"When it comes time to cleaning your carpets, how can you make sure no one walks all over you?"
In a Dateline NBC Hidden Camera Consumer Alert, a consumer by the name of Larry Gerdis simply wanted to get his carpets cleaned. He had his carpets cleaned every year, so when he received a coupon in the mail for "5 rooms for only $49.95", it seemed like a great deal. He expected to pay a little more for a staircase and a couple of extra rooms, but when the company arrived, he was shocked.
Instead of the price listed on the coupon, Larry was quoted a price over $300. The company told him it was necessary for him to add on a number of extra services if he really wanted his carpets cleaned. Larry politely explained that his carpets really weren't that dirty and was stern in insisting the company do the job for the advertised price.
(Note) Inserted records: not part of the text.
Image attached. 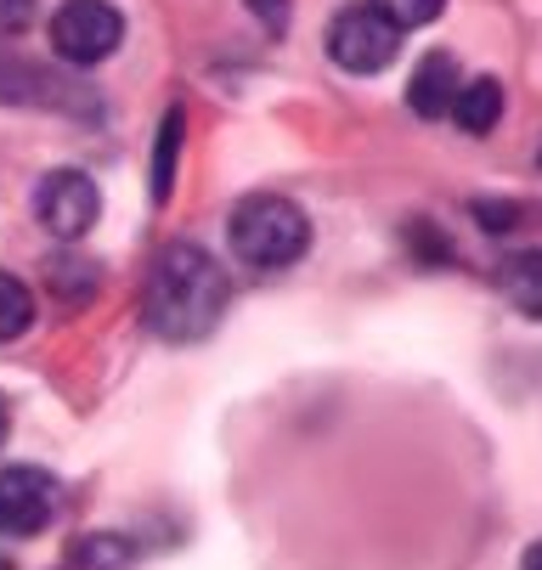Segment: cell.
Returning <instances> with one entry per match:
<instances>
[{
    "label": "cell",
    "mask_w": 542,
    "mask_h": 570,
    "mask_svg": "<svg viewBox=\"0 0 542 570\" xmlns=\"http://www.w3.org/2000/svg\"><path fill=\"white\" fill-rule=\"evenodd\" d=\"M226 299H231V283H226L220 261L209 249H198V243H170L165 261L152 266L141 316H147V328L159 340L193 345L220 322Z\"/></svg>",
    "instance_id": "6da1fadb"
},
{
    "label": "cell",
    "mask_w": 542,
    "mask_h": 570,
    "mask_svg": "<svg viewBox=\"0 0 542 570\" xmlns=\"http://www.w3.org/2000/svg\"><path fill=\"white\" fill-rule=\"evenodd\" d=\"M226 232H231V249L260 272H283L312 249V220H305V209L294 198H272V193L244 198L231 209Z\"/></svg>",
    "instance_id": "7a4b0ae2"
},
{
    "label": "cell",
    "mask_w": 542,
    "mask_h": 570,
    "mask_svg": "<svg viewBox=\"0 0 542 570\" xmlns=\"http://www.w3.org/2000/svg\"><path fill=\"white\" fill-rule=\"evenodd\" d=\"M125 40V18L108 0H62L51 12V51L73 68H91L102 57H114Z\"/></svg>",
    "instance_id": "3957f363"
},
{
    "label": "cell",
    "mask_w": 542,
    "mask_h": 570,
    "mask_svg": "<svg viewBox=\"0 0 542 570\" xmlns=\"http://www.w3.org/2000/svg\"><path fill=\"white\" fill-rule=\"evenodd\" d=\"M402 51V29L384 18L378 7H345L334 12L328 23V57L345 68V73H378V68H391Z\"/></svg>",
    "instance_id": "277c9868"
},
{
    "label": "cell",
    "mask_w": 542,
    "mask_h": 570,
    "mask_svg": "<svg viewBox=\"0 0 542 570\" xmlns=\"http://www.w3.org/2000/svg\"><path fill=\"white\" fill-rule=\"evenodd\" d=\"M62 509V485L57 474L18 463V469H0V537H40Z\"/></svg>",
    "instance_id": "5b68a950"
},
{
    "label": "cell",
    "mask_w": 542,
    "mask_h": 570,
    "mask_svg": "<svg viewBox=\"0 0 542 570\" xmlns=\"http://www.w3.org/2000/svg\"><path fill=\"white\" fill-rule=\"evenodd\" d=\"M35 215L51 237L73 243V237H86L102 215V193L86 170H51L40 187H35Z\"/></svg>",
    "instance_id": "8992f818"
},
{
    "label": "cell",
    "mask_w": 542,
    "mask_h": 570,
    "mask_svg": "<svg viewBox=\"0 0 542 570\" xmlns=\"http://www.w3.org/2000/svg\"><path fill=\"white\" fill-rule=\"evenodd\" d=\"M457 86H463V79H457L452 51H430V57H418V68H413V79H407V108H413L418 119H446Z\"/></svg>",
    "instance_id": "52a82bcc"
},
{
    "label": "cell",
    "mask_w": 542,
    "mask_h": 570,
    "mask_svg": "<svg viewBox=\"0 0 542 570\" xmlns=\"http://www.w3.org/2000/svg\"><path fill=\"white\" fill-rule=\"evenodd\" d=\"M457 130H470V136H486V130H497V119H503V86L492 73H481V79H463L457 86V97H452V114H446Z\"/></svg>",
    "instance_id": "ba28073f"
},
{
    "label": "cell",
    "mask_w": 542,
    "mask_h": 570,
    "mask_svg": "<svg viewBox=\"0 0 542 570\" xmlns=\"http://www.w3.org/2000/svg\"><path fill=\"white\" fill-rule=\"evenodd\" d=\"M503 294H509L514 311H525V316L542 322V249H531V255H520V261L503 266Z\"/></svg>",
    "instance_id": "9c48e42d"
},
{
    "label": "cell",
    "mask_w": 542,
    "mask_h": 570,
    "mask_svg": "<svg viewBox=\"0 0 542 570\" xmlns=\"http://www.w3.org/2000/svg\"><path fill=\"white\" fill-rule=\"evenodd\" d=\"M29 322H35V294H29V283L12 277V272H0V345L23 340Z\"/></svg>",
    "instance_id": "30bf717a"
},
{
    "label": "cell",
    "mask_w": 542,
    "mask_h": 570,
    "mask_svg": "<svg viewBox=\"0 0 542 570\" xmlns=\"http://www.w3.org/2000/svg\"><path fill=\"white\" fill-rule=\"evenodd\" d=\"M176 153H181V108L165 114V136H159V147H152V198L159 204L176 187Z\"/></svg>",
    "instance_id": "8fae6325"
},
{
    "label": "cell",
    "mask_w": 542,
    "mask_h": 570,
    "mask_svg": "<svg viewBox=\"0 0 542 570\" xmlns=\"http://www.w3.org/2000/svg\"><path fill=\"white\" fill-rule=\"evenodd\" d=\"M130 542L125 537H86L80 548H73V570H130Z\"/></svg>",
    "instance_id": "7c38bea8"
},
{
    "label": "cell",
    "mask_w": 542,
    "mask_h": 570,
    "mask_svg": "<svg viewBox=\"0 0 542 570\" xmlns=\"http://www.w3.org/2000/svg\"><path fill=\"white\" fill-rule=\"evenodd\" d=\"M367 7H378L384 18H391V23L407 35V29H424V23H435V18L446 12V0H367Z\"/></svg>",
    "instance_id": "4fadbf2b"
},
{
    "label": "cell",
    "mask_w": 542,
    "mask_h": 570,
    "mask_svg": "<svg viewBox=\"0 0 542 570\" xmlns=\"http://www.w3.org/2000/svg\"><path fill=\"white\" fill-rule=\"evenodd\" d=\"M249 12L266 23V35H283L288 29V0H249Z\"/></svg>",
    "instance_id": "5bb4252c"
},
{
    "label": "cell",
    "mask_w": 542,
    "mask_h": 570,
    "mask_svg": "<svg viewBox=\"0 0 542 570\" xmlns=\"http://www.w3.org/2000/svg\"><path fill=\"white\" fill-rule=\"evenodd\" d=\"M35 0H0V29H29Z\"/></svg>",
    "instance_id": "9a60e30c"
},
{
    "label": "cell",
    "mask_w": 542,
    "mask_h": 570,
    "mask_svg": "<svg viewBox=\"0 0 542 570\" xmlns=\"http://www.w3.org/2000/svg\"><path fill=\"white\" fill-rule=\"evenodd\" d=\"M520 570H542V542H531V548H525V559H520Z\"/></svg>",
    "instance_id": "2e32d148"
},
{
    "label": "cell",
    "mask_w": 542,
    "mask_h": 570,
    "mask_svg": "<svg viewBox=\"0 0 542 570\" xmlns=\"http://www.w3.org/2000/svg\"><path fill=\"white\" fill-rule=\"evenodd\" d=\"M7 435H12V406L0 401V446H7Z\"/></svg>",
    "instance_id": "e0dca14e"
},
{
    "label": "cell",
    "mask_w": 542,
    "mask_h": 570,
    "mask_svg": "<svg viewBox=\"0 0 542 570\" xmlns=\"http://www.w3.org/2000/svg\"><path fill=\"white\" fill-rule=\"evenodd\" d=\"M0 570H12V564H7V559H0Z\"/></svg>",
    "instance_id": "ac0fdd59"
},
{
    "label": "cell",
    "mask_w": 542,
    "mask_h": 570,
    "mask_svg": "<svg viewBox=\"0 0 542 570\" xmlns=\"http://www.w3.org/2000/svg\"><path fill=\"white\" fill-rule=\"evenodd\" d=\"M536 165H542V158H536Z\"/></svg>",
    "instance_id": "d6986e66"
}]
</instances>
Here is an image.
The so called "cleaning job" Larry was left with was deplorable. "It was a terrible job", Larry said disappointingly, "the carpets didn't come clean. I was very disappointed in it".
The tactic used on Larry Gerdis and on unsuspecting consumers everywhere is called "bait-and-switch".
A bait-and-switch scam works like this: a carpet cleaning company advertises cleaning a roomful of carpet for an unbelievably low price. When they arrive, they inform you the price they quoted is only for certain areas like traffic lanes and includes little to no cleaning chemicals. So you agree to pay extra for chemicals and areas beyond their limit, and the final bill ends up costing you hundreds of dollars.
Bait-and-switch scams are especially targeted at the elderly, who are more likely to trust someone who "promises" to give them a good deal and be intimidated by high-pressure tactics.
So how can you protect yourself from a bait-and-switch scam?
The best protection against bait-and-switch is to be informed of the carpet cleaning process before the cleaner arrives at your home. Do a Google search or call a few cleaning companies and inquire about their process. If the company you've contacted cannot answer simple questions, move on to another cleaning company. Don't let price fool you when you choose a company. Remember, if it sounds too good to be true, it probably is.
What questions should you ask?
- Are you certified in carpet, rug or upholstery cleaning?
- How many years has your company been in business (the longer, the better)?
- Is your company a member of a professional cleaning trade association?
- What steps will be included in your cleaning process?
- What kind of chemicals will you use?
- How long will it take for the carpet to dry?
- When can I walk on the cleaned carpet?
- Do you have a business license?
- Do you carry insurance?
After your questions have been answered and you've chosen a company to clean your carpets, remember that you still have the final say in the matter. A bait-and-switch tactic could also be used by companies who advertise what seem to be more realistic prices, then send employees who are not professionally trained. A thorough cleaning should include the following processes, and if it doesn't, you're not receiving quality work:
- Pre-vacuuming with commercial equipment
- Normal general spot removal
- Pre-conditioning heavy traffic areas
- Extracting suspended soil
- Grooming the carpet pile
- Offering fabric protection
- Taking steps to ensure drying in a reasonable time
All professionally trained cleaning companies should adhere to the IICRC (Institution of Inspection, Cleaning and Restoration) Cleaning Standards and follow the steps listed above.
Another tip to make ensure your cleaner is trained: ask him what type of carpet you have and listen to his answer. If he can't identify your carpet as olefin, wool, nylon, etc., then he's not a certified carpet cleaner. Don't fall for this bait-and-switch either. These are people that you need to trust in your home.
Having a trustworthy, trained, certified technician clean your carpet or upholstery is important, not only for your safety and peace of mind, but also for maintaining and extending the life of your carpet.